Currently, Intel controls 95 percent of the data center chipset market. Accordingly, the company continually develops new server semiconductors for its clients that are faster, more powerful, and more affordable. However, the firm is also interested in expanding its offerings to parallel markets. For instance, the corporation has developed a new artificial intelligence (AI) chip that offers a staggering amount of processing power.
Intel introduced its new AI-embedded chipset, code-named Keem Bay, at its November 12 AI Summit.
The processor can perform 10 trillion operations per second (TOPS) using a 6.5-watt accelerator. With it, electronics manufacturers can build high-performance, low latency smart cameras, drones, and virtual-reality headsets. Set for release in the first half of 2020, the vision processing unit (VPU) looks to give other leading AI component makers a run for their money.
A Better Mouse Trap
Intel has pursued the edge enabled, AI-empowered Internet of Things (IoT) market since the middle of this decade. In 2016, the Santa Clara, California-based corporation acquired an Irish firm called Movidius. The startup specialized in creating low-power, high-performance processors for computer vision programs.

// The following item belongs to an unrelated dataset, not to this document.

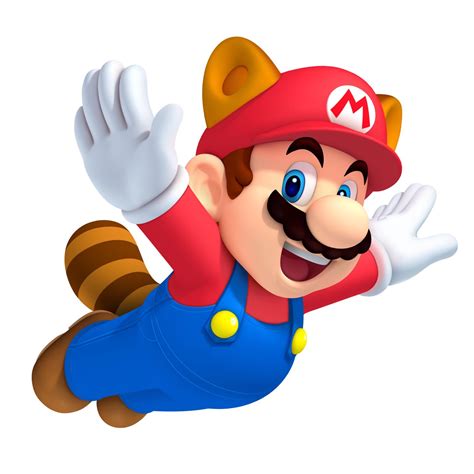 Mario Characters Flashcards Memorang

Before being bought by Intel, the company made components for Google’s Clips camera and DJI’s consumer recreation drones. Post-acquisition, the company developed a groundbreaking new processor called Myriad X in 2018. The chipset could process 1 TOPS using a custom accelerator called a neural compute engine.
Keem Bay is Movidius’ third-generation VPU and boasts ten times the processing power of the Myriad X.
During its Keem Bay unveiling, Intel revealed that its new chipset will utilize its OpenVINO toolkit and Edge AI DevCloud. Consequently, the firm’s clients can prototype and test their AI systems in a host of different hardware configurations. With those features, it’s clear that Intel is taking aim at Nvidia’s EGX Edge Super Computing platform.
Furthermore, the firm is working to lure in customers by offering a comparable interface with superior hardware. At its AI event, Intel claimed that Keem Bay is capable of four times the TOPS as Nvidia’s Xavier chipset. Moreover, the chipmaker said that its product provides a superior level of performance with one-fifth of its competitor’s power consumption.
Intel also used the summit to assert hardware superiority over Chinese conglomerate Huawei. The American company boasted that its forthcoming chipset has 1.25 times the processing power of the Sino firm’s HiSilicon Ascend 310. Plus, the manufacturer said that Keem Bay outperforms its overseas counterpart in energy efficiency by a factor of three.
This year, Intel’s AI revenue will exceed $3.5 billion, a threefold increase from 2017. Even though the firm estimates that the deep learning chipset market will hit $40 billion by 2022, its AI component segment has a lot of room to grow.
For instance, Google and UPS both have drone delivery in their near-term roadmaps. Those firms will need chipsets that can perform vast amounts of computations at the edge to complete their deliveries. With Keem Bay, Intel has positioned itself as the potential best-in-class supplier of those components.